:: 出典 ::
============

スクリーンの空

パロディ

俺は自殺はしないよ

  自分自身を振り返ると、漠然と高校時代が一番苛烈だったように度々思うので、謎だが供養も兼ねてその頃の文章を残しておこうと思う。全く文章を書く人間ではなかったので、さして面白みもない気紛れな断片しかないけれど。

 以下抜粋。

 

*****

 

 幸福にはゴミの価値しかないので、そんなものに煩わされるのは愚かな事だ。

 

 一度も自殺を考えた事のない人間の言葉は犬の喚き声の様なものだ。

 

 自分が苦しんでいる様子を伝えようとなんてしていないのだから、絵だけを見れば良い。人生をほじくり返す癖を持つな。

 

 蟻の行列を見て、一匹一匹の思考の差異について考えを巡らせる事が出来るだろうか。次に同じ目で人間を見ること。

 

 自殺に失敗した位で人間が変わる筈がない。

 

 本当の所では自分が凄い奴なのだと思っていなければ、何も出来ない。これはナルシシズムなんかではない。心の底から謙虚になった人はもう終わりなのだ。

 

 生物としての欲求と俺の欲求が繋がっているとしたら、本当は欲求を満たして仕舞えば、全てが済む話なのではないか。俺が人間だからなのだろうか。これは回り道なのだろうか。さめざめとして来る。

 

 苦痛に耐えるほど他人との距離が大きくなる。退屈になると死ぬよりも孤独になる。

 

 どうやっても人に好かれない星に生まれたとしか思えない。

 

 人を殺したい人間がいるとしたら。殺された側は大した問題じゃない。それは単なる運命として考えられる。だが殺す側に視点を当てると、これは一体何なのか。殺す人になりたくない。殺す人になるのは嫌だ。そう願う事は一体何を意味しているのか。

 

 人間の命は誰にでもある。素描は才能でも、命は誰にでも等しくある。だから本当は才能というものはない。

 

 私は歌が上手いと思いながら歌う人間。お前の歌はお前ではないのだ。お前の声はお前ではないのだ。お前は声を使ってお前を伝えたいのか。お前はお前を殺さなければならない。

============

:: 課題データ ::
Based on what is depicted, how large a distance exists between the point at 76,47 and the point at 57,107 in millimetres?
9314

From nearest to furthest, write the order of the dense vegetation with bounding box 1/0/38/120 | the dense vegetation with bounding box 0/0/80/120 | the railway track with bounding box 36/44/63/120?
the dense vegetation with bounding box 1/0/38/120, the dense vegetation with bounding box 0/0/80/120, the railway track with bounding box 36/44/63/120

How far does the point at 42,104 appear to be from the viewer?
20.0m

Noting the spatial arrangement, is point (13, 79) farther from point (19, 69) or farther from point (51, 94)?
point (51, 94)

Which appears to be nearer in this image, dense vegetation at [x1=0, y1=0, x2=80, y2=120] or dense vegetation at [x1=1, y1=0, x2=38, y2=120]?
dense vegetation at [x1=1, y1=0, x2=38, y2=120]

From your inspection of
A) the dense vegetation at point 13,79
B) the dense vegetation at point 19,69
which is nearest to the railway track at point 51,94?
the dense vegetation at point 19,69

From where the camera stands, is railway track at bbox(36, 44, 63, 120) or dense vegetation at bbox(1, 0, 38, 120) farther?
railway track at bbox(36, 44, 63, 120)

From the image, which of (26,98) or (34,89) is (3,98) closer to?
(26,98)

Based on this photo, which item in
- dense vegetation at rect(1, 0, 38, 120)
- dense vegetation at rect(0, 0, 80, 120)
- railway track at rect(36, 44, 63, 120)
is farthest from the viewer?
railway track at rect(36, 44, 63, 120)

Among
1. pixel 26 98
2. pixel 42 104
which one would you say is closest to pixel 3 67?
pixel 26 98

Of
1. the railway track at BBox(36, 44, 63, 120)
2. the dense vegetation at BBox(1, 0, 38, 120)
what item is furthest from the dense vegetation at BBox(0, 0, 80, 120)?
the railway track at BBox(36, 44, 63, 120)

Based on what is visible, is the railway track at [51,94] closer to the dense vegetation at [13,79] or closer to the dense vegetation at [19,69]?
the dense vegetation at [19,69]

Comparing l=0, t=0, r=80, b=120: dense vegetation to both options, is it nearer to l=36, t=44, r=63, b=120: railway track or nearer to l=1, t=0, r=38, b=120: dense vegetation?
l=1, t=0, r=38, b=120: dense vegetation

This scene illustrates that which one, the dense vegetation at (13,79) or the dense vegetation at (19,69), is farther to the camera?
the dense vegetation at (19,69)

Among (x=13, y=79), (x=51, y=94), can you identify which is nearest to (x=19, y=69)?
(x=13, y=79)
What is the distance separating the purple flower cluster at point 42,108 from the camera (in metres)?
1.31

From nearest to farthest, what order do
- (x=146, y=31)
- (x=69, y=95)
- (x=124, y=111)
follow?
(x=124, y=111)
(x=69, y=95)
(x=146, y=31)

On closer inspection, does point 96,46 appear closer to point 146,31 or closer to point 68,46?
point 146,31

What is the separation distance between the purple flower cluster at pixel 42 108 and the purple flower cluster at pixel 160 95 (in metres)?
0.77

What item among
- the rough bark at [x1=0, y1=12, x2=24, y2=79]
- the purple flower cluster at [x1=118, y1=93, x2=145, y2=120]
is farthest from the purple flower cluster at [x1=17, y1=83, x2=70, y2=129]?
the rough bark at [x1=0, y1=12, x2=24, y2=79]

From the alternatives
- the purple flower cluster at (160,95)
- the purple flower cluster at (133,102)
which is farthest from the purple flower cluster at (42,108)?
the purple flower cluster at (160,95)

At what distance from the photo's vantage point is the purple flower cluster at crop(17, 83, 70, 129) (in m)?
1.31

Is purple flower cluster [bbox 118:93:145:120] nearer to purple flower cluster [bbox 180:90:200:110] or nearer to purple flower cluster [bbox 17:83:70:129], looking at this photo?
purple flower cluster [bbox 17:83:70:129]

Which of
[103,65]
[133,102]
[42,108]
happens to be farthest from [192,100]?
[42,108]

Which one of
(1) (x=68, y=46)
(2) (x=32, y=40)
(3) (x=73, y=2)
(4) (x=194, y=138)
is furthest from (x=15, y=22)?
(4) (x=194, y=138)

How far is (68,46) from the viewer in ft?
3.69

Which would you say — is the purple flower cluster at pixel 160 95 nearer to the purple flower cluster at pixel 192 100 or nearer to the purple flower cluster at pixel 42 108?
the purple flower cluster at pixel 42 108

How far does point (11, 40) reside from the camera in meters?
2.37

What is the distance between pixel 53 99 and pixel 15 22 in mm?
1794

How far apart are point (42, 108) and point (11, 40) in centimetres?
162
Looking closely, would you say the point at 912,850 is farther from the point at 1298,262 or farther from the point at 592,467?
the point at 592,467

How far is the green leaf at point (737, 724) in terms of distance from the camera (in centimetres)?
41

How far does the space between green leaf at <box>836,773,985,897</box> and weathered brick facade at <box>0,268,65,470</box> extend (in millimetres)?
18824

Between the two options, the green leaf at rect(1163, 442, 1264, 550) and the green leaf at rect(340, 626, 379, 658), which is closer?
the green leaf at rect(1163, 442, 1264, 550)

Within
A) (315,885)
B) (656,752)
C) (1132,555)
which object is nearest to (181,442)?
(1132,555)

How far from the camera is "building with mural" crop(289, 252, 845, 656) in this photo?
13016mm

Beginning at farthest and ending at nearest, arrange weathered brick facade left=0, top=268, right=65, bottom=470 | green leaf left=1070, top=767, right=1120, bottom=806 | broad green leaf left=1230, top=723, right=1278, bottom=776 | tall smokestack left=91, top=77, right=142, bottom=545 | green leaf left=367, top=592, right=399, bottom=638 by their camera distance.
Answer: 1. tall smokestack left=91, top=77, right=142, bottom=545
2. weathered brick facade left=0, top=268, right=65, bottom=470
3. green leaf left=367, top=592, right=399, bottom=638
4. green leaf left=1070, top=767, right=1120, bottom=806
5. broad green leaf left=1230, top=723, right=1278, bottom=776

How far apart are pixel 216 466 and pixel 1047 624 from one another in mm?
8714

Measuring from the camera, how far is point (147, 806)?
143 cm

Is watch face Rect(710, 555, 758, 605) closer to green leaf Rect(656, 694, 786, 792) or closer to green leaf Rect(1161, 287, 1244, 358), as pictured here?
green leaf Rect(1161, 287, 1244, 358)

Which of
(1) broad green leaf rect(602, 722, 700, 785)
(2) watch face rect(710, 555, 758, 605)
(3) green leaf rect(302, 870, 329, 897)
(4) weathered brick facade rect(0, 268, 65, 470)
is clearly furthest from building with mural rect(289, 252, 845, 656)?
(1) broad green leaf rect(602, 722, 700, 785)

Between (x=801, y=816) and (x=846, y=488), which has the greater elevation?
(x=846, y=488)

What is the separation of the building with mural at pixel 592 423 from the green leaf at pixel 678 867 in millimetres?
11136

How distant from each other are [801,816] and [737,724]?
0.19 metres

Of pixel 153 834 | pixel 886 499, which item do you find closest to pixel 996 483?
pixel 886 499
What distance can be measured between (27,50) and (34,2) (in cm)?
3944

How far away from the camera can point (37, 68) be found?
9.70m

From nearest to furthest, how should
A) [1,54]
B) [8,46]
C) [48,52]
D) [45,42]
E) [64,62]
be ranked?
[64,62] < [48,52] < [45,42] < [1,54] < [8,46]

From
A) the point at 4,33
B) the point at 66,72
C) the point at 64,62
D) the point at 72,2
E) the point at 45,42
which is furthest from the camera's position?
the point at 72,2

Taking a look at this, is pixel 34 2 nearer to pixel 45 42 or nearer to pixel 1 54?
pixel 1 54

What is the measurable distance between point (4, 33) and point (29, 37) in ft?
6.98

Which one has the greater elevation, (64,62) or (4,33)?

============

:: 課題 1 ::
本文の「人を殺したい人間がいるとした」から「本当は才能というものはない。」までのすべてを、一字も変えずに書き写してください。
:: 課題 2 ::
項目のうち「What is the measurable」を含む行から項目の終わりまでのすべてを、「greater」を「lower」に置き換え、ほかはそのままにして書き直すこと。
本文と項目のあいだに関係はない。

:: 解答例 1 ::
人を殺したい人間がいるとしたら。殺された側は大した問題じゃない。それは単なる運命として考えられる。だが殺す側に視点を当てると、これは一体何なのか。殺す人になりたくない。殺す人になるのは嫌だ。そう願う事は一体何を意味しているのか。

 

 人間の命は誰にでもある。素描は才能でも、命は誰にでも等しくある。だから本当は才能というものはない。

:: 解答例 2 ::
What is the measurable distance between point (4, 33) and point (29, 37) in ft?
6.98

Which one has the lower elevation, (64,62) or (4,33)?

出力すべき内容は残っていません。